**Brief:** Please copy out the entries word for word, from the line containing "At what distance from the" through the line containing "Is [1245,649] further", both lines included. Leave the pictures out.
--- start Extracted records ---
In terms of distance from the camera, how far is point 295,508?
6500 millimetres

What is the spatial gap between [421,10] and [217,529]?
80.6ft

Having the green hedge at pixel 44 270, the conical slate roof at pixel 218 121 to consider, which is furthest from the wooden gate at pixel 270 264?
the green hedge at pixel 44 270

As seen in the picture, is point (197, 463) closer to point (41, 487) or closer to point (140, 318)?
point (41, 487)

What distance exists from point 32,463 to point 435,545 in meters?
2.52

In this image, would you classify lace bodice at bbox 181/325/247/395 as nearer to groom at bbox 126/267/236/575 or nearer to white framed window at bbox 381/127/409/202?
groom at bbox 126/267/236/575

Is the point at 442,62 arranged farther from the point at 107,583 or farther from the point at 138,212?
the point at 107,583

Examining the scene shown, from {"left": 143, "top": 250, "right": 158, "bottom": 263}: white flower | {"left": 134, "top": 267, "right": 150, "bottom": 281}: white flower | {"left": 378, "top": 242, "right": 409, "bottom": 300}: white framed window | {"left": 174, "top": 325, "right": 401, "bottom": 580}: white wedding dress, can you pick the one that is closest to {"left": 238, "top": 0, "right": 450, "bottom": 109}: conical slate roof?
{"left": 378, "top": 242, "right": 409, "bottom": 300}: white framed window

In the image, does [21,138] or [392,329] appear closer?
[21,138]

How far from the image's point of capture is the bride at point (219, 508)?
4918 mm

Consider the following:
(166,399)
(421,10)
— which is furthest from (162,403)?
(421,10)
--- end Extracted records ---
--- start Extracted records ---
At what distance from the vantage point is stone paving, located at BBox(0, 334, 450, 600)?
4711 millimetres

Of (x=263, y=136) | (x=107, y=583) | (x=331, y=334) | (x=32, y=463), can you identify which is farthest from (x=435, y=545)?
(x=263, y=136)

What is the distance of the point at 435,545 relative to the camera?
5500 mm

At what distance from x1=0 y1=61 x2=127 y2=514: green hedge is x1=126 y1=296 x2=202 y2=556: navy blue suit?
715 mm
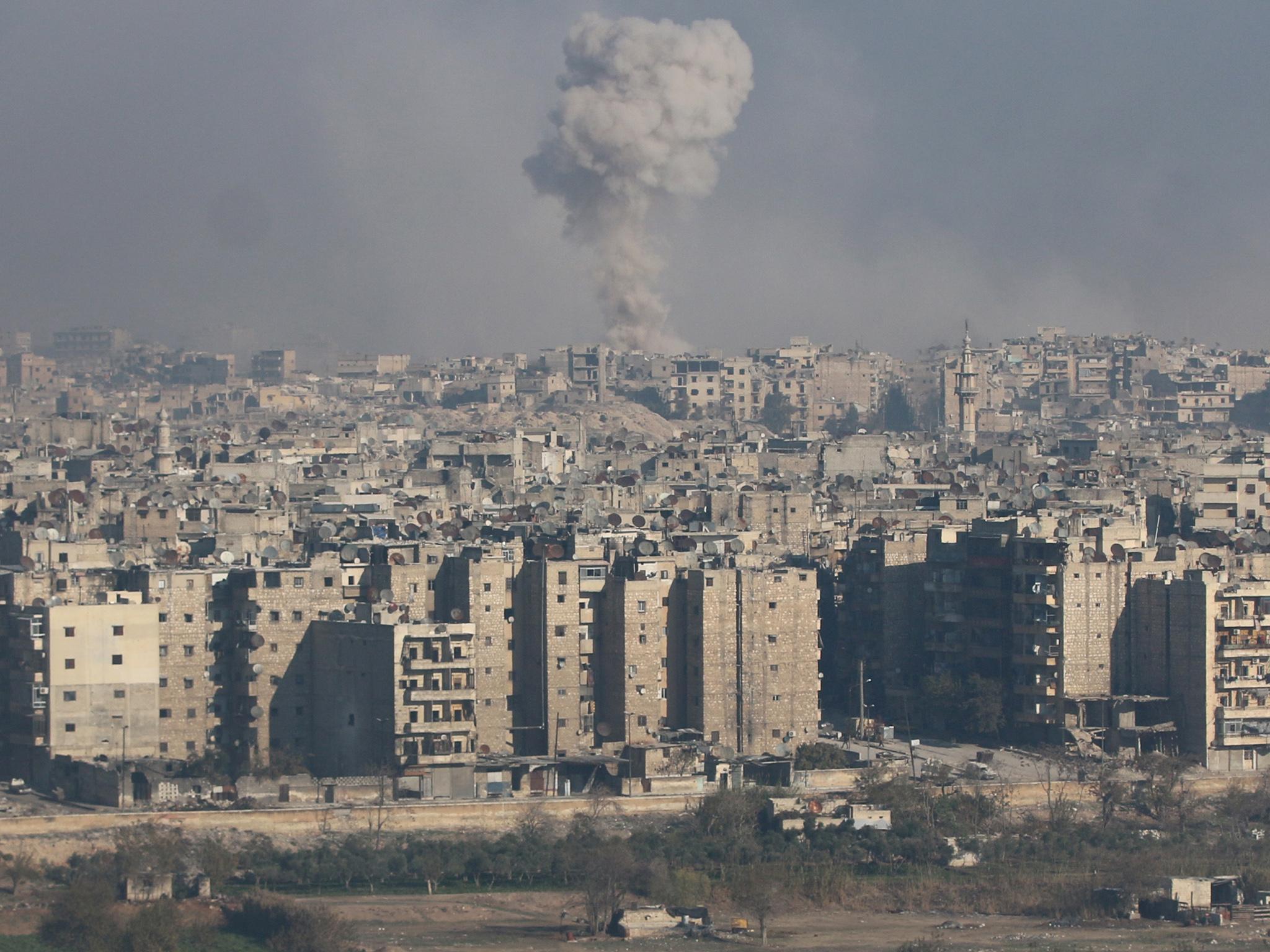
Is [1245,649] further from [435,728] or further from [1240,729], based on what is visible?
--- end Extracted records ---
**Answer to this problem:**
At what distance from the vantage point is stone paving, located at BBox(0, 334, 450, 600)?
4711 millimetres

Of (x=263, y=136) | (x=107, y=583) | (x=331, y=334) | (x=32, y=463), can you identify which is farthest from (x=435, y=545)?
(x=263, y=136)

What is the distance of the point at 435,545 relative to the camera?
5500 mm

At what distance from x1=0 y1=61 x2=127 y2=514: green hedge is x1=126 y1=296 x2=202 y2=556: navy blue suit?
715 mm
Is [1245,649] further from [435,728] or further from [1240,729], based on what is visible?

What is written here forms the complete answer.